Business16.12.2009

Microsoft gives Windows users a browser choice

Under the terms of the deal with regulators, Microsoft will avoid further EU fines if it provides a pop-up screen that lets European users – from March – replace Microsoft’s Internet Explorer or add another browser such as Mozilla’s Firefox, or Google’s Chrome.

This will also allow computer manufacturers to ship PCs without Internet Explorer in Europe.

“Millions of European consumers will benefit from this decision by having a free choice about which web browser they use,” said EU Competition Commissioner Neelie Kroes.

“Such choice will not only serve to improve people’s experience of the internet now but also act as an incentive for web browser companies to innovate and offer people better browsers in the future,” Kroes added.

Microsoft has been warned though that it can be fined up to 10 percent of yearly global turnover without regulators having to prove their case if the company doesn’t stick to this commitment for the next five years.

The deal ends over a decade of EU antitrust action against the world’s biggest software company that has already paid €1.7 billion in fines.

In January, the EU charged Microsoft with monopoly abuse for tying its browser, Internet Explorer to the Windows operating system software used on most desktop computers – this, they said, was an “artificial distribution advantage” that rivals didn’t have.

The EU said Monday that a pop-up choice screen would eliminate those concerns when it is downloaded as an automatic update to all users of Windows XP, Windows Vista and Windows 7 in Europe who have Internet Explorer set as their default browser.
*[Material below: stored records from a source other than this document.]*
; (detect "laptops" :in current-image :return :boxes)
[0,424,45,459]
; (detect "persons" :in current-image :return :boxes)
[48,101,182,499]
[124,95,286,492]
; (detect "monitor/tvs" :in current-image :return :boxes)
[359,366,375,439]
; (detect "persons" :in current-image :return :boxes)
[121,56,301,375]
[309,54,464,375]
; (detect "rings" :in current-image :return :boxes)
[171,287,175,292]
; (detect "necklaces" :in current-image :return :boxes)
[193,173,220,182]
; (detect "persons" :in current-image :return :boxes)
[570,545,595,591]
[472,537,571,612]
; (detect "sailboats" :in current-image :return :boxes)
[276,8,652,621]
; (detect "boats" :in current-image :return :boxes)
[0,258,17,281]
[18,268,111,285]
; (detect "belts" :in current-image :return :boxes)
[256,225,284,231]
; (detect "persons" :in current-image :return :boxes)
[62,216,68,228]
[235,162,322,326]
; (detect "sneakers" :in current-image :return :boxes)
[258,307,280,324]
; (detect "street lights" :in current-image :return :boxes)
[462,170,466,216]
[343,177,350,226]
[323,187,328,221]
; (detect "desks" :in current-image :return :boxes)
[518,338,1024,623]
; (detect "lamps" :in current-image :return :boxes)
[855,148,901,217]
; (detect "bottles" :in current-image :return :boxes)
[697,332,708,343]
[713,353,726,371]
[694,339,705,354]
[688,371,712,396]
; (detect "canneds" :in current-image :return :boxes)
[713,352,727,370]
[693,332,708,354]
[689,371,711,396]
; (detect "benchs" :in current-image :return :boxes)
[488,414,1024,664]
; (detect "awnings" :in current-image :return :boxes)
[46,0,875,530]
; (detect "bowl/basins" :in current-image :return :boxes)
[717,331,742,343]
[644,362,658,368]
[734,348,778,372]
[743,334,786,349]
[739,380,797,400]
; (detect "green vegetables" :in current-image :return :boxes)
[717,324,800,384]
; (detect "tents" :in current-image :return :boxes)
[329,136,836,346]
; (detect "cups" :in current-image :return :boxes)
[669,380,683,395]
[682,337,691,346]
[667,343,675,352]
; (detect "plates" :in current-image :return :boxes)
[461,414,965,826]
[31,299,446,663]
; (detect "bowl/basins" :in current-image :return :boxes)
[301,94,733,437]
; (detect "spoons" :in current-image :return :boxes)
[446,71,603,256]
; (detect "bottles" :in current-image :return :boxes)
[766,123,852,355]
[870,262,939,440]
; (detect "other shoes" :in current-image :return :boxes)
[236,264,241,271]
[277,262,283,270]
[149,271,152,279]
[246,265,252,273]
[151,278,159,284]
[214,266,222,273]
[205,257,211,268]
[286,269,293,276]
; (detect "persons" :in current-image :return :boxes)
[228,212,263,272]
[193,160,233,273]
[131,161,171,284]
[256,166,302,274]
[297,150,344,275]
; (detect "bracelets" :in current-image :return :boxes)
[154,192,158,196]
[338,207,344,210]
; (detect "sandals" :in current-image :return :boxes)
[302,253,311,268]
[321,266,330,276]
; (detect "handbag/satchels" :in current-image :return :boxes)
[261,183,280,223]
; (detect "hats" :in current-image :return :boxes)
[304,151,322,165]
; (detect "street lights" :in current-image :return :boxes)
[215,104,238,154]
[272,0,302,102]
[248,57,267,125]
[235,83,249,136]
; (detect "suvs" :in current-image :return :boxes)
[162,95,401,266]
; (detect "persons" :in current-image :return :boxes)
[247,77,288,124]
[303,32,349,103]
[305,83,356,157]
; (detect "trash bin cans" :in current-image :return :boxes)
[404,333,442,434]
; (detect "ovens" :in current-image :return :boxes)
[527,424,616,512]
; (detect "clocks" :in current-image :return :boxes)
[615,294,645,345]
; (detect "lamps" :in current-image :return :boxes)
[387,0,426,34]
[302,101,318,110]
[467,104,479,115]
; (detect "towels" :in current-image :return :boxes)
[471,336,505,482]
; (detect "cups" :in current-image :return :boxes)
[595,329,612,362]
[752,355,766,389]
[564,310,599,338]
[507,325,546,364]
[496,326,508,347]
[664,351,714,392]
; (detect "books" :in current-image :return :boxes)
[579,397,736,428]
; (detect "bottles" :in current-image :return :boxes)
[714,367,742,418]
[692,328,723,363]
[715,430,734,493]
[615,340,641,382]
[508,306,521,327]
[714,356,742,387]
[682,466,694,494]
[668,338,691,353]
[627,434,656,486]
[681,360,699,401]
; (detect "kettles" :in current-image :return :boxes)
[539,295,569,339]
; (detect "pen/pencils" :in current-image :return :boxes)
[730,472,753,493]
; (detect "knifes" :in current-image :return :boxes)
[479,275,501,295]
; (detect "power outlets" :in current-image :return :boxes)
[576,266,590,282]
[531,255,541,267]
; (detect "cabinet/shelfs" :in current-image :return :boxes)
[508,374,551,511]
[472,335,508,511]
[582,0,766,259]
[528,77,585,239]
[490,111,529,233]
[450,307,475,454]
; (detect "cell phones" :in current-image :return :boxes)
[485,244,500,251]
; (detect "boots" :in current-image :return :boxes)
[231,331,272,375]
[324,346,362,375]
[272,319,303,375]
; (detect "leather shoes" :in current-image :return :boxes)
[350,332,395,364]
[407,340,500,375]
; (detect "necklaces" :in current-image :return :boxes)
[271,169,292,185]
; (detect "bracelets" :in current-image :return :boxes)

Other users will be asked if they want it.

The choice screen will list the 12 most-widely used Web browsers running on Windows – listing five prominently. Users can pick and download one or several of them, choosing from Apple’s Safari, Google’s Chrome, Microsoft’s Internet Explorer, Mozilla’s Firefox, Opera, AOL, Maxthon, K-Meleon, Flock, Avant Browser, Sleipnir and Slim Browser.

Some 100 million computers will likely display the screen by mid-March and around 30 million new computers will show it over the next five years, the EU said.

People can keep Internet Explorer if they want – but they will for the first time be exposed to other browsers, providing a massive new audience to many smaller browser makers.

The choice of browsers will be updated every six months on the basis of several independent sources of market share information.

Microsoft will report back regularly to the European Commission, starting in six month’s time, on how the rollout of the screen is going – and could make changes if the EU asks. The EU is also able to review the entire deal at the end of 2011.

Microsoft will also provide more information to help software developers make products compatible with Windows, Windows Server, Office, Exchange and SharePoint and will publish what the EU says is an “improved version” of an offer that Microsoft first made in July.

The EU says it has an antitrust investigation still open into whether Microsoft is holding back some of the key data that developers need to make products that work with its market-leading software.

Regulators said they welcomed Microsoft’s move but that it was still “informal” and wouldn’t shut down its own probe. But they offered some hope saying they would “carefully monitor the impact” of the deal on the market and take the results into account for their own case.